Эти прогулки, первоначально бывшие предлогом к тому, чтобы побыть вдвоем, со временем стали неотъемлемой частью нашей жизни. Меняющиеся цвета осени, первый зимний снег, запахи, несущие обещание скорой весны, грозный шум разбивающихся о берег океанских волн, деревенская улица, в окнах домов которой можно сквозь занавески поймать взглядом картину простой семейной жизни, встретившийся на пути фермер, медленно идущий домой после трудового дня, вкус парного молока, — все это стало частью нас, частью нашего совместного роста, частью нашей общей жизни. Мы никогда не думали и не говорили об этом, просто — жили. Солнечный луч, пронзающий тишину пустой часовни, заставлял Александра испытывать острое счастье, и он даже пытался описывать эту красоту словами. Но мы не были слепы и к красоте, созданной руками человеческими. Мы любили Венецию, Рим, Париж со всеми их сокровищами. Любовь и уважение к природе мы привили и нашим детям, и для них это тоже нормальный образ жизни, образ существования, неотъемлемая составляющая их мировоззрения.

Время шло, и вот мы приехали еще на одно лето в Г]ранвиль и поселились в маленьком домике. Однажды мы увидели в окно, как маленькая Аня (ей тогда было пять лет) изо всех сил пытается удержать в руках свое ведерко с песком, которое вырывают у нее двое маленьких хулиганов. Не успели мы броситься к ней на помощь, как четырехлетний Сережа вылетел из дома, громко выкрикивая единственное известное ему французское слово «Non!» («Нет!»). Его свирепый вид испугал нападавших, они бежали, и Аня была спасена своим младшим братом.

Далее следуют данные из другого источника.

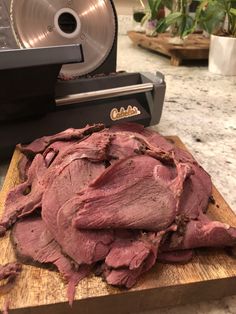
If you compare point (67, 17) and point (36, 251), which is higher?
point (67, 17)

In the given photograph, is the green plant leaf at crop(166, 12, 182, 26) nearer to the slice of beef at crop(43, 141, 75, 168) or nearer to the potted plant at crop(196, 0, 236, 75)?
the potted plant at crop(196, 0, 236, 75)

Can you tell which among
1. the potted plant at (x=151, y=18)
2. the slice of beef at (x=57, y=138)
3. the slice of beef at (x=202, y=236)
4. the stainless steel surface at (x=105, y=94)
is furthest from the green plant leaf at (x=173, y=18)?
the slice of beef at (x=202, y=236)

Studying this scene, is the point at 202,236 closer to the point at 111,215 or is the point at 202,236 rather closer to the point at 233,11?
the point at 111,215

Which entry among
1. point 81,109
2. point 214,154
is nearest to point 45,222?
point 81,109

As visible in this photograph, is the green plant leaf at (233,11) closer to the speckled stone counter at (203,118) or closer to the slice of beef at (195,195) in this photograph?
the speckled stone counter at (203,118)

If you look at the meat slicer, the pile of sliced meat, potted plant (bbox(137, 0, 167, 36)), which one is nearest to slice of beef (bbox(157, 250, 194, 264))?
the pile of sliced meat

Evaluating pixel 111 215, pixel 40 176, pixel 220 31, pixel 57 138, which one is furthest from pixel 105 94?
pixel 220 31

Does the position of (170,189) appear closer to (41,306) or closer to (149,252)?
(149,252)
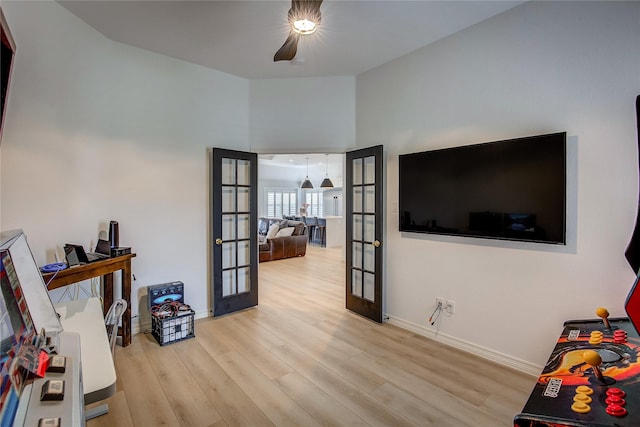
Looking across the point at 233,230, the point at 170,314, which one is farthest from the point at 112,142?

В другой раз, вероятно год или два спустя, Сережа играл с приятелем, и вдруг я смотрю — нет обоих! Мы с Александром бросились искать, звали его, кричали и уже начали впадать в отчаяние. Мальчики появились лишь через пару часов. «Где ты был?!» — «В лесу. Мы заблудились…» — «Ты же знал, что нельзя уходить без спроса!» — «Но Ники попросил меня пойти с ним». Он и помыслить не мог, чтобы отказать другу. И сегодня, более пятидесяти лет спустя, Сережина жена Маня страдает от его неумения говорить «нет».

Это же неумение отказывать было свойственно и Александру. Всю его жизнь Александра окружали друзья, студенты, коллеги, даже незнакомцы, которым нужно было поговорить с ним «только одну минуточку». Он редко жаловался, считал это вполне естественным, но из его дневниковых записей видно, как это временами тяготило его и не оставляло ему времени для себя. Однажды я спросила его: «Кто мой ближний?» И он ответил: «Это очень просто. Ближний — тот, кто находится в твоем поле зрения сейчас, в этот момент».

Выходные дни мы почти всегда проводили в Кламаре в доме моих родителей. Мы приезжали в их квартирку с Вава, детьми и несколькими сумками, и для меня это было раем. Родители занимались детьми, еда появлялась на столе без того, чтобы я ломала голову, что купить и почем. Нас окружали любовь, тепло и свобода. Мои родители любили нас и боготворили наших детей. Мама часами могла разговаривать с Александром о вере, Церкви, философии и смысле жизни, в свои двадцать пять — двадцать шесть лет он умел внимательно слушать и никогда не отмахивался от сомнений, высказывались ли они моей матерью или кем — либо другим. (Я вспомнила, как моя мать, когда мне было всего семь лет, спросила меня: «Льяна, ты когда — нибудь думаешь о смысле жизни, или ты слишком проста для этого?» Хорошо помню, как сидела тогда под кустом сирени, думала о том, что такое смысл жизни, и горько плакала, потому что совершенно не понимала, что это такое.)